Um movimento grevista será iniciado por trabalhadores da Energisa em Mato Grosso do Sul a partir de segunda-feira (2), embora apenas um quarto do efetivo de 689 funcionários fique parado, garantindo que serviços essenciais à população continuem funcionando. A decisão foi tomada após assembleia do Sinergia MS (Sindicato dos Trabalhadores na Indústria e Comércio de Energia em MS), na qual os trabalhadores rejeitaram a última proposta da empresa e aprovaram o movimento, reivindicando 3% de ganho real.

De acordo com o sindicato, 51% dos participantes reprovaram a proposta da concessionária, 48% a aprovaram e 1% se absteve. Já sobre a deflagração da greve, 62% votaram a favor, 26% contra e 12% se abstiveram. A paralisação não tem prazo definido para terminar, mas seguirá em conformidade com a legislação e mantendo atendimento emergencial à população.
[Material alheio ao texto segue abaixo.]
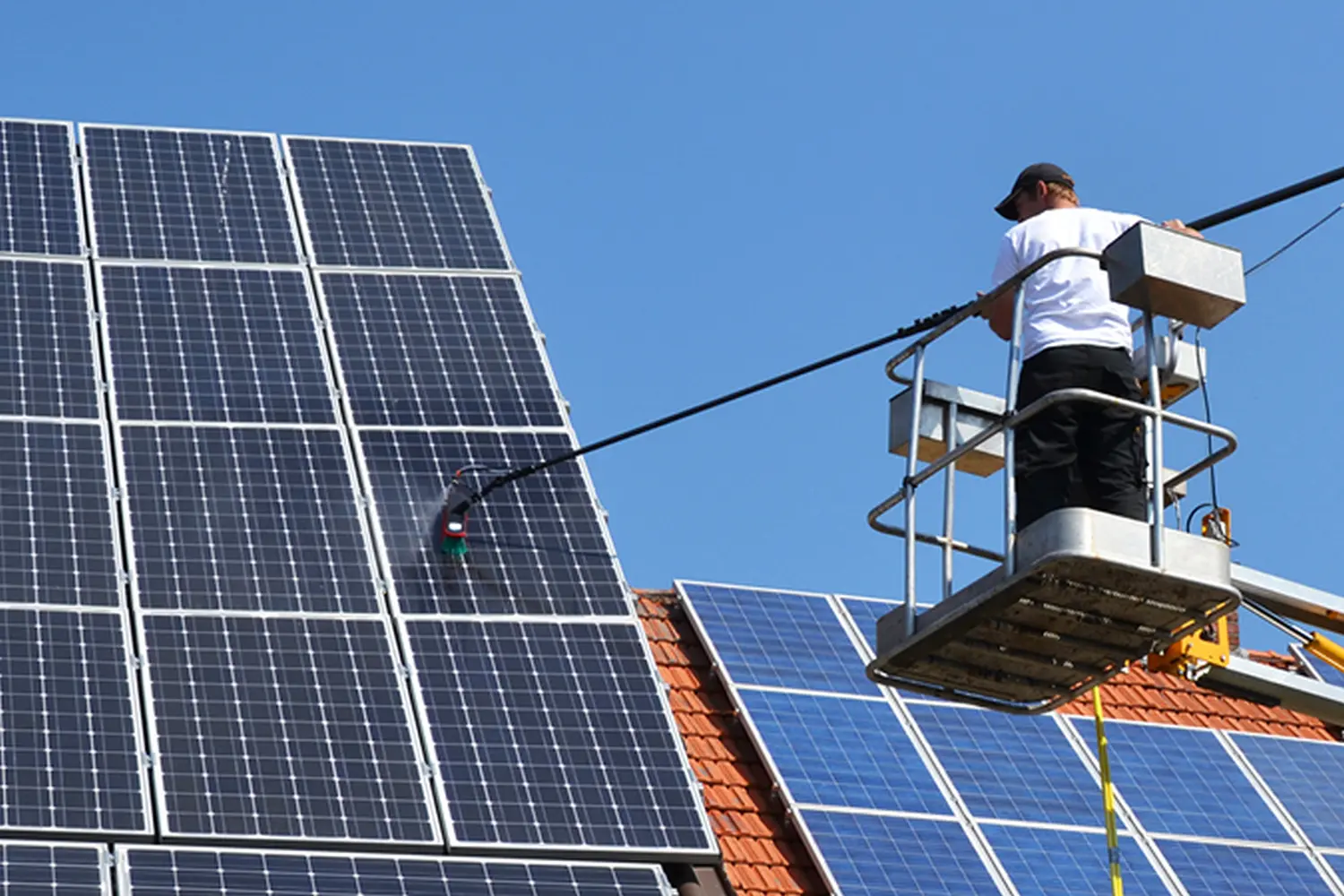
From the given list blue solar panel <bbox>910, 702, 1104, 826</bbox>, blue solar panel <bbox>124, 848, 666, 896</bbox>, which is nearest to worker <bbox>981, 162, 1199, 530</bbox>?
blue solar panel <bbox>124, 848, 666, 896</bbox>

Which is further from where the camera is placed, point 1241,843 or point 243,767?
point 1241,843

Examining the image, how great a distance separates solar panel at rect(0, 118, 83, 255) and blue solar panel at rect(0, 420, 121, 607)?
2.03 m

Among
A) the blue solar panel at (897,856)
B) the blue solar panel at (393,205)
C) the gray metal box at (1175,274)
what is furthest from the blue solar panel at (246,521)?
the gray metal box at (1175,274)

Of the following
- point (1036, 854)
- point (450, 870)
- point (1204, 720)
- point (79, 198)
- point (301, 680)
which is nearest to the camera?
point (450, 870)

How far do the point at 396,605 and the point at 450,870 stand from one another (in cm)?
203

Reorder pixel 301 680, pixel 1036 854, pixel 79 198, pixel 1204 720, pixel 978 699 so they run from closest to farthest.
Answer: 1. pixel 978 699
2. pixel 301 680
3. pixel 1036 854
4. pixel 79 198
5. pixel 1204 720

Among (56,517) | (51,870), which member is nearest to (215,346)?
(56,517)

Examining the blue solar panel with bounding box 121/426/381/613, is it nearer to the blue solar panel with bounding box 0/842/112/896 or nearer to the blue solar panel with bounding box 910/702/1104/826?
the blue solar panel with bounding box 0/842/112/896

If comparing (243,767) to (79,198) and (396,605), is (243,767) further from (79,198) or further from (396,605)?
(79,198)

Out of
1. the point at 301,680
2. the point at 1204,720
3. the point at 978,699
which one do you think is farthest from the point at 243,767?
the point at 1204,720

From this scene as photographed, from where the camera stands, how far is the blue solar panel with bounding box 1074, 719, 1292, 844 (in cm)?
1580

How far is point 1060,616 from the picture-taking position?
1015 cm

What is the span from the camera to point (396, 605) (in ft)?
45.9

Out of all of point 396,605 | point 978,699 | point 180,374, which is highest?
point 180,374
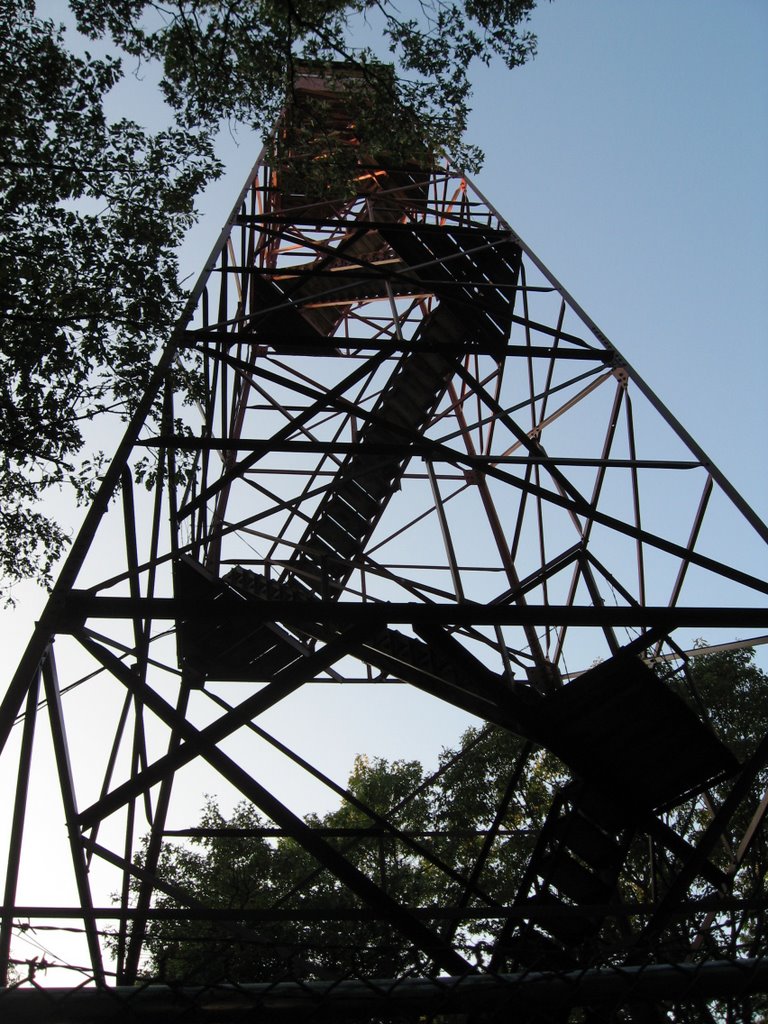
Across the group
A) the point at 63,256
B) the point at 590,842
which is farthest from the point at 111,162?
the point at 590,842

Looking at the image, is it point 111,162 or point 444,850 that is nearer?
point 111,162

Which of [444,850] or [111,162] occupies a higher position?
[111,162]

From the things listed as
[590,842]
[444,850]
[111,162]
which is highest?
[111,162]

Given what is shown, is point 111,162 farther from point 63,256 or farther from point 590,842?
point 590,842

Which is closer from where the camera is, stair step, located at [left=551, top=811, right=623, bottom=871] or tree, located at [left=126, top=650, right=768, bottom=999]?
stair step, located at [left=551, top=811, right=623, bottom=871]

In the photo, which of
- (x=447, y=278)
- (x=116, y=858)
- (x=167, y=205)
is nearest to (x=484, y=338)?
(x=447, y=278)

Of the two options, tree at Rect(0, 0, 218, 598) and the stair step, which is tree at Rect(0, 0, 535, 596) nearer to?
tree at Rect(0, 0, 218, 598)

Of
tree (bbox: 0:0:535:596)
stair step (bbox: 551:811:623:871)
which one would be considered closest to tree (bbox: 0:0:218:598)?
tree (bbox: 0:0:535:596)

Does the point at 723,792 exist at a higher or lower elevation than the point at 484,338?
lower

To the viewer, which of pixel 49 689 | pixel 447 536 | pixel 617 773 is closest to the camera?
pixel 49 689

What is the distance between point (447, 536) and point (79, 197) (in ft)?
15.9

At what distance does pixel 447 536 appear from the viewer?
29.6 feet

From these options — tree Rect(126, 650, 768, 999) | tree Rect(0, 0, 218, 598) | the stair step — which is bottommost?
the stair step

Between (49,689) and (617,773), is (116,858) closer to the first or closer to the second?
(49,689)
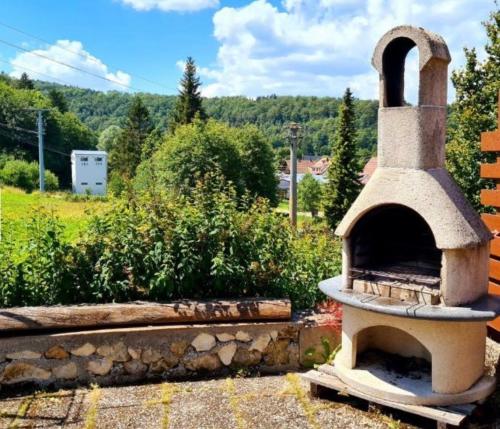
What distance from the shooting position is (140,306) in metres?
4.49

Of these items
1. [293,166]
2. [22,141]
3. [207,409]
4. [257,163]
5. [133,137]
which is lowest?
[207,409]

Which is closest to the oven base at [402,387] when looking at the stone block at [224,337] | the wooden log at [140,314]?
the wooden log at [140,314]

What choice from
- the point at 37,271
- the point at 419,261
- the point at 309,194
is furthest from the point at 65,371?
the point at 309,194

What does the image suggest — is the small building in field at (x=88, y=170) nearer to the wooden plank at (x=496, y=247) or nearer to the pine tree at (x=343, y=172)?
the pine tree at (x=343, y=172)

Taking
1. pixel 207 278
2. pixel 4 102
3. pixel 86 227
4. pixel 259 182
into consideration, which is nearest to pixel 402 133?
pixel 207 278

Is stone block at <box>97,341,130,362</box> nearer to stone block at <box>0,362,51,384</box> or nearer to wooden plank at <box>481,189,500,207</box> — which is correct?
stone block at <box>0,362,51,384</box>

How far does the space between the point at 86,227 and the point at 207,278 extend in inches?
52.6

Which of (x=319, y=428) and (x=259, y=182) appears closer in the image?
(x=319, y=428)

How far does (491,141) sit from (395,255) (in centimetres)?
146

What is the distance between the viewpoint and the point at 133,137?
44969 millimetres

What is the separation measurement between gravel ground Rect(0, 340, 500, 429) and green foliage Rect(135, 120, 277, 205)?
15853 mm

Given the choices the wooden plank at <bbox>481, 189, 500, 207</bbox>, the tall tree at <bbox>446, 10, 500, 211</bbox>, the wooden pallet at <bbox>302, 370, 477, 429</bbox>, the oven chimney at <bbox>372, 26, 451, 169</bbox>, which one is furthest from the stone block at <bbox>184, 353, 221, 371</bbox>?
the tall tree at <bbox>446, 10, 500, 211</bbox>

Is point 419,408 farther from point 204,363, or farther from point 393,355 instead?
point 204,363

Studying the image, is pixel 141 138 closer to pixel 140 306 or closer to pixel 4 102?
pixel 4 102
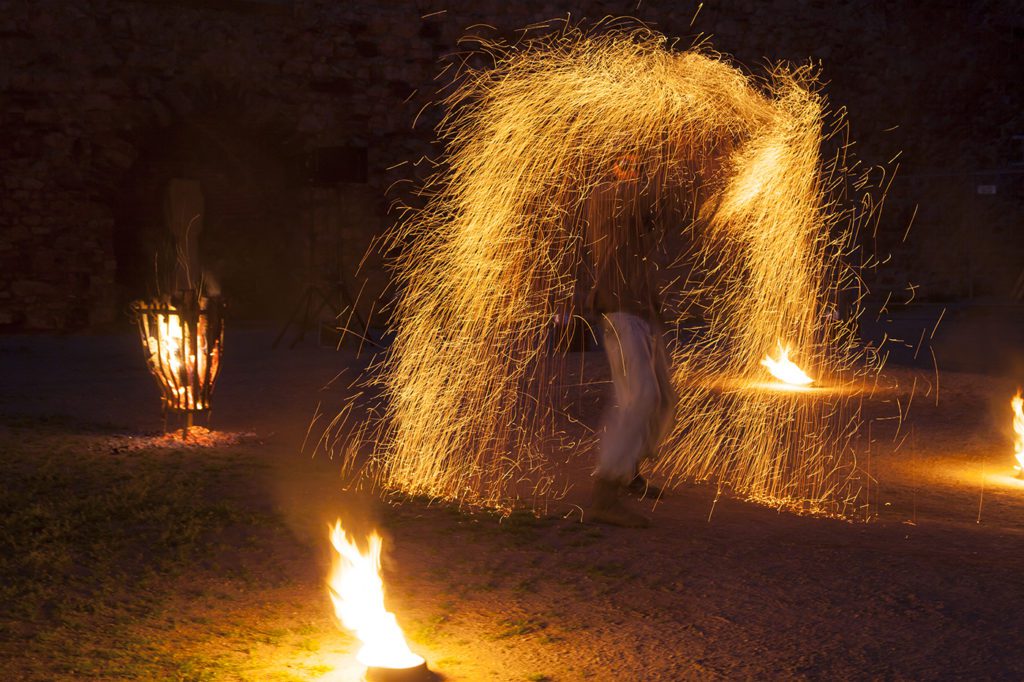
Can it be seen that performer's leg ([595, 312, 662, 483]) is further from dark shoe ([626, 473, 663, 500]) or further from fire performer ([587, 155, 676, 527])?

Na sexta-feira (27), representantes da Energisa e do sindicato se reuniram em audiência de conciliação no Tribunal Regional do Trabalho (TRT) da 24ª Região, presidida pelo desembargador Tomás Bawden de Castro Silva. A proposta apresentada incluía reajuste de 5% para auxílios alimentação e refeição, crédito extraordinário de final de ano, reajuste de 5% para o piso salarial, e manutenção das cláusulas econômicas com 4,49% de reajuste retroativo a 1º de novembro de 2025. A compensação de horas extras superiores a duas horas de intervalo intrajornada também foi prevista. Apesar do reconhecimento do direito de greve pelo TRT, não houve acordo entre as partes.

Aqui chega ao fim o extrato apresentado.